Some do gutting because they actually believe they must to be signed off by the building inspector. They know that Massachusetts building codes are very strict and in fact, if Beacon Hill could get away with it; they would want the Stretch Codes to eventually apply to all construction not to just additions and new buildings. And they have said as much. What the Building Inspector won’t tell the developer is that the historic buildings of Newburyport are exempt from the current stretch codes and any other future strict codes*. In many cases, these homes are exempt from many of the current requirements of the building code. It is outlined in the Massachusetts Building Codes that houses that are ‘contributing’ to a National Register district are exempt. Our local ‘gypsy’ would rather be laced across the palms rather heavily than inform them they could save tens of thousands of dollars.**
Then, of course, other developers would prefer to ‘flip’ the house. Rip out all that old stuff, put in new stuff that is easy to install and won’t last but a few decades at that, and sell the redone house at a huge profit. National Treasure be damned. They know the newcomer to Newburyport more than likely couldn’t tell the difference between an historical house than a brand new house. Besides, they reason, most people drivel on about living in an old house but what they really mean is they want the exterior to be 18th, or 19th century and the interior 21st century.
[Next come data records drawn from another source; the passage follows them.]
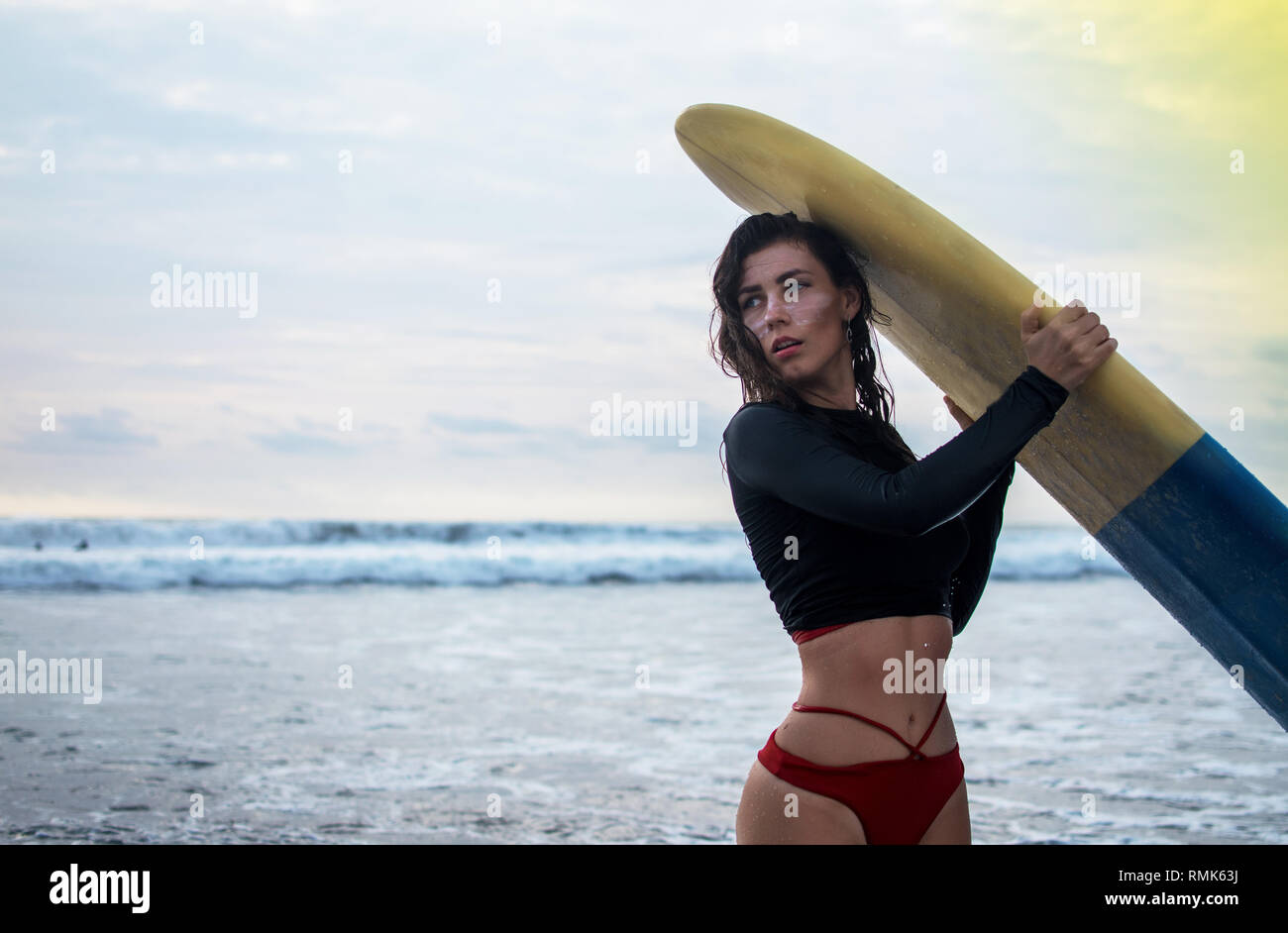 Outdoor shot of young girl waxes surfboard for safe riding waves, dressed in black swimsuit, takes care of safety, with white lines mask on her pretty - Stock Image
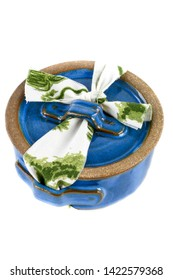 """Elegant blue ceramic pot """"marmita"""" with printed fabric strip, used as packed lunch isolated on white background."""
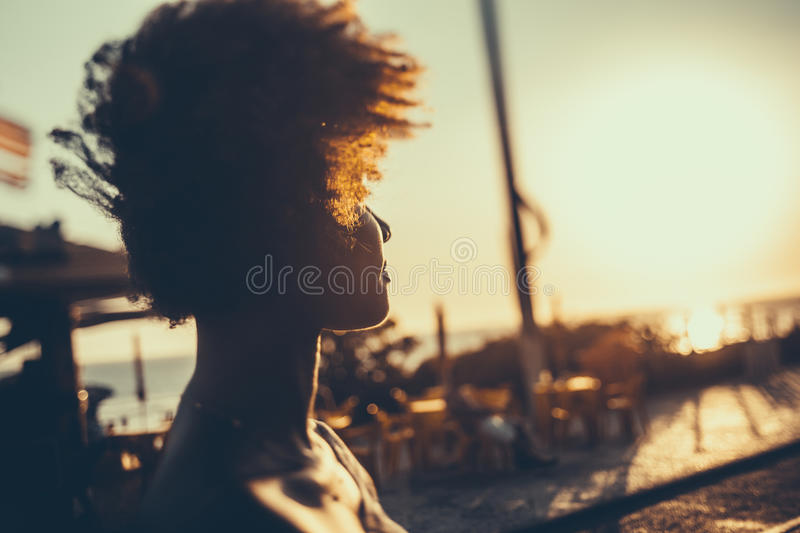 Silhouette of curly brazilian girl on sunset stock photo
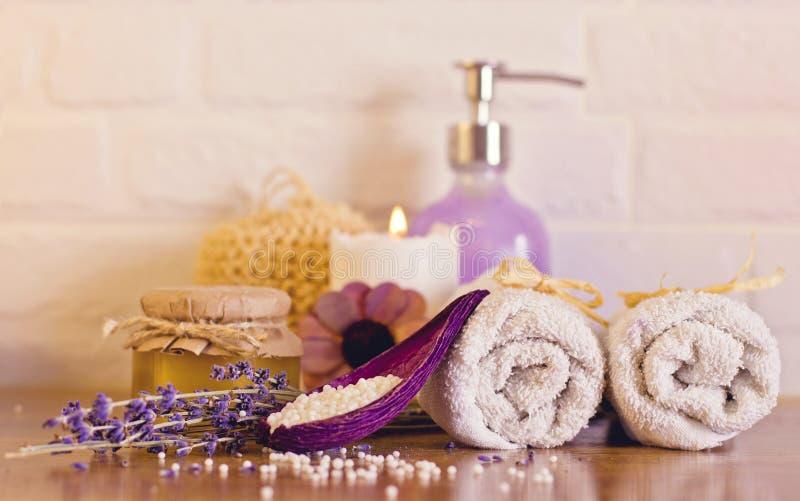 Badekurort und Wellnesseinstellung mit weißen Tüchern, Schwamm, Kerze, Toilette lizenzfreies stockbild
So the developer guts the house and leaves nothing old inside hoping the new owner won’t catch on until they are long gone. The developer will be off gutting another old home months later before the former owner realizes the value of his home is in the toilet because all the old architecture is gone.
Whether they are ignorant developers or grasping-for-every-dollar developers, they all know instinctively that Newburyport is a Heritage Tourism destination. They know that the Romantic Era should be highlighted in our architecture and in our historic places and that brick sidewalks add to the environment of an Old Historic Seaport. So as a means to pay for their sins, they contribute to the City’s overall benefit by laying down in the historic district what the City should have been doing all along for the last 50 years. Even those who put in new houses get the ‘message’ and sure enough, lay down the brick sidewalks.
See a house being gutted? It won’t be long before the stacks of brick start showing up in front of the building!
If they get it – why doesn’t the City get it? Historic brick sidewalks should be laid down in the Newburyport Historic District and New-England-weather-resistant concrete for the rest of the city.
IF THE PRIVATE SECTOR KNOWS THIS, WHY CAN’T THE PUBLIC SECTOR KNOW IT TOO!?!
* Except on the issue of lead paint.
** He made the statement before the Planning Board that he would not inform any permit seeker about the exemption unless they specifically requested it.